GNOME Bugzilla – Bug 467911
[subparse] sami parser update
Last modified: 2008-05-05 11:13:54 UTC
Please describe the problem: There is two changes. 1. process content data that surrounded with 'sync' tag only. 2. tag compare until NULL. After I updated gutsy, sami parser could't skip SAMI header data, and just render. I found HTMLParser in libxml2 has some changes and don't emit about "title" tag any more. So I update sami parser to process content data that surrounded with "sync" tag only. And usage of xmlStrncmp, it didn't check end of string(until NULL), so it can make some bug. Steps to reproduce: Actual results: Expected results: Does this happen every time? Other information:
Created attachment 93890 [details] [review] sami parser update
How odd. This is not a bug in libxml2 then? Could you add such a SAMI file so I can write a unit test?
Ping?
Created attachment 97111 [details] test source for check libxml behavier
Sorry for delayed reply. I couldn't check mailbox for a while. I made a test source for libxml2 behavier between 2.6.27(feisty) and 2.6.30(gutsy). and I found they have different behavier. First of all, both emit 'title' tag. I had a misunderstand. but 2.6.30 emit css contents in "style" tag(This is that I mentioned about "sami parser could't skip SAMI header data" in a report). 2.6.27 didn't. So, a patch that I attached can resolve this bug. I'll attach test source and result.

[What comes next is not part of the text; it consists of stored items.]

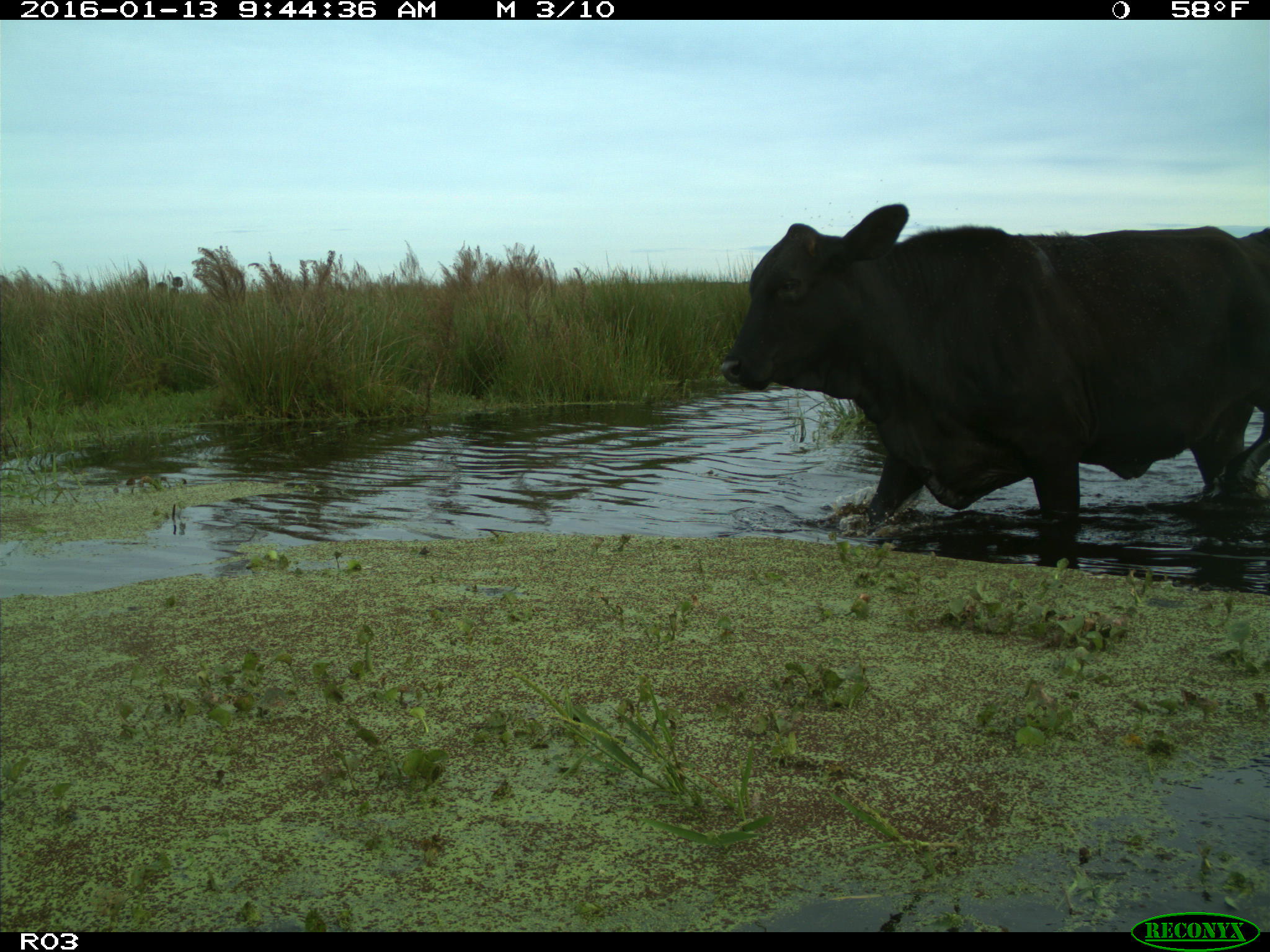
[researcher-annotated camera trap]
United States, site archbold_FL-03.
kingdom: Animalia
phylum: Chordata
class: Mammalia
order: Artiodactyla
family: Bovidae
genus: Bos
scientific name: Bos taurus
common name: domestic cow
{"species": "Bos taurus (domestic cow)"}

Created attachment 97112 [details] result of sample code against libxml2 2.6.27
Created attachment 97113 [details] result of sample code against libxml2 2.6.30
An example file would be at http://svn.annodex.net/scripts/trunk/subtitles/sample-sami.smi Working on that now...
Something similar to your patch is now committed... thanks :) 2008-05-05 Sebastian Dröge <slomo@circular-chaos.org> Patch by: Young-Ho Cha <ganadist at chollian dot net> * gst/subparse/samiparse.c: (handle_start_sync), (start_sami_element), (end_sami_element), (characters_sami), (sami_context_reset): Only output characters inside the "sync" elements. There could be other elements like "style" that have some content but should not be printed. Fixes bug #467911.